De rechtbank acht het beroep gegrond en vernietigt het bestreden besluit.

Volledige tekst

I. Procesverloop

Eiseres bezit de Poolse nationaliteit en is vreemdeling in de zin van artikel
1 van de VW.

Op 10 juli 1993 is eiseres Nederland ingereisd. Op 27 juli 1993 is eiseres,
mede ten behoeve van haar minderjarige dochter, in het bezit gesteld van
een vergunning tot verblijf onder de beperking “verblijf bij Nederlandse
partner en het verrichten van arbeid al dan niet in loondienst gedurende
dat verblijf”. De geldigheidsduur van deze verblijfsvergunning is laatstelijk
verlengd tot 27 juli 1995. Bij besluit van 6 juni 1995 heeft verweerder,
nadat gebleken was dat de relatie van eiseres met de Nederlandse partner
was verbroken, de verblijfsvergunning onder genoemde beperking ingetrokken
en tevens geoordeeld dat eiseres niet in aanmerking kwam voor voortgezet
verblijf.
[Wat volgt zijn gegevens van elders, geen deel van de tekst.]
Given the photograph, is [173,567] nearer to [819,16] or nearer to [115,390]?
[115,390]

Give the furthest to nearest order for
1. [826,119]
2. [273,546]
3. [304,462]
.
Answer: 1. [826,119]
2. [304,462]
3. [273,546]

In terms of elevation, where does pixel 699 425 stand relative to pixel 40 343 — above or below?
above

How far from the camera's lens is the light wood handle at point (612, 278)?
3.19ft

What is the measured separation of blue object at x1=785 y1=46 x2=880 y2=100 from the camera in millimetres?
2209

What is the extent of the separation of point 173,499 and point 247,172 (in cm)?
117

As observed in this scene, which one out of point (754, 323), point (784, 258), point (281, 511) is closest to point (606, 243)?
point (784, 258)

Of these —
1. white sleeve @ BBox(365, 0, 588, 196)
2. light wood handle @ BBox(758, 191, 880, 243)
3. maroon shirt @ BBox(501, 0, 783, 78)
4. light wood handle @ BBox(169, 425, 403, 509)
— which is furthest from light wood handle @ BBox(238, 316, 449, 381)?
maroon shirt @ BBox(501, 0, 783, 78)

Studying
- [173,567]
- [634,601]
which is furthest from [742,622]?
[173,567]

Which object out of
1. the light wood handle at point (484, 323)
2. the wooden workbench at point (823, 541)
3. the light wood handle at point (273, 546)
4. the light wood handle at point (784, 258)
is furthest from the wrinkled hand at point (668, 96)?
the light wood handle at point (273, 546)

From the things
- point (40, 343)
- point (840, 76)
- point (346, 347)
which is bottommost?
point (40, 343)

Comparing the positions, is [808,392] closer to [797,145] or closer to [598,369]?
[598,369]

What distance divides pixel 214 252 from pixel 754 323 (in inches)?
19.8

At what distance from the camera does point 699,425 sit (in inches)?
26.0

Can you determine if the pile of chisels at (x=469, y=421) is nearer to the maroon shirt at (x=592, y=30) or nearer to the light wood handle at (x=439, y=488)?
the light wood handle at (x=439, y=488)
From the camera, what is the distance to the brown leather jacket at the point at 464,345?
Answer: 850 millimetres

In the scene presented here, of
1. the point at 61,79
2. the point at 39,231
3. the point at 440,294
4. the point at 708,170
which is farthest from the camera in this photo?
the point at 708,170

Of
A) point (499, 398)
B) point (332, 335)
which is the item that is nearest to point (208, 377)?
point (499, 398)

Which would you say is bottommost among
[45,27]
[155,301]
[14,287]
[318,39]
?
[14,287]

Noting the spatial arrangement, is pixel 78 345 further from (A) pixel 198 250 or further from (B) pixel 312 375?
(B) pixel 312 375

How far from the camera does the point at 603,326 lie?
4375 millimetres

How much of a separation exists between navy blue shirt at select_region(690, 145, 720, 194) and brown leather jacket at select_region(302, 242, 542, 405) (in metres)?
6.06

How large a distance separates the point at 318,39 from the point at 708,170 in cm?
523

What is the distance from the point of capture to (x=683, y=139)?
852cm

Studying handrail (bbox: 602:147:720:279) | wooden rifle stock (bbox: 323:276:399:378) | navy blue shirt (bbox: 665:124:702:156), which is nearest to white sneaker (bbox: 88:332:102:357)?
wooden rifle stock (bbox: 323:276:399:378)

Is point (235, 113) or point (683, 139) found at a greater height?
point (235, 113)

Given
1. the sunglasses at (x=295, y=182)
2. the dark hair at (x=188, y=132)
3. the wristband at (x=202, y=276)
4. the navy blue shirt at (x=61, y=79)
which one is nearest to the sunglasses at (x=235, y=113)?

Het besluit is aan eiseres uitgereikt op 27 juni 1995. Daarbij
is eiseres medegedeeld dat nog aan de hand van de inhoud van een eventueel
bezwaarschrift zal worden beslist of zij de behandeling ervan in Nederland
mag afwachten.

Op 21 juli 1995 is namens eiseres bezwaar gemaakt bij verweerder.

Op 6 mei 1997 is eiseres gehoord door een ambtelijke commissie van het
Ministerie van Justitie. Bij besluit van 14 mei 1997 heeft verweerder het
bezwaar ongegrond verklaard.

Tegen dit besluit is namens eiseres op 9 juni 1997 bij de rechtbank beroep
ingesteld. Het beroep is op 10 juni 1997 ter griffie ontvangen.

Verweerder heeft naar aanleiding van het voornoemde beroep de op de zaak
betrekking hebbende stukken en een verweerschrift ingezonden.

Het beroep is behandeld ter terechtzitting van 25 februari 1998 alwaar
eiseres in persoon is verschenen en zich heeft laten bijstaan door haar
gemachtigde. Verweerder is ter zitting verschenen bij gemachtigde mr. H.M.
Schaak, ambtenaar ten departemente.

II. Overwegingen

In dit geding dient de vraag te worden beantwoord of het bestreden besluit
van 14 mei 1997, waarbij eiseres voortgezet verblijf is geweigerd, in rechte
stand kan houden.

Ingevolge artikel 11, vijfde lid, van de VW kan verlening van een vergunning
tot verblijf worden geweigerd op gronden aan het algemeen belang ontleend.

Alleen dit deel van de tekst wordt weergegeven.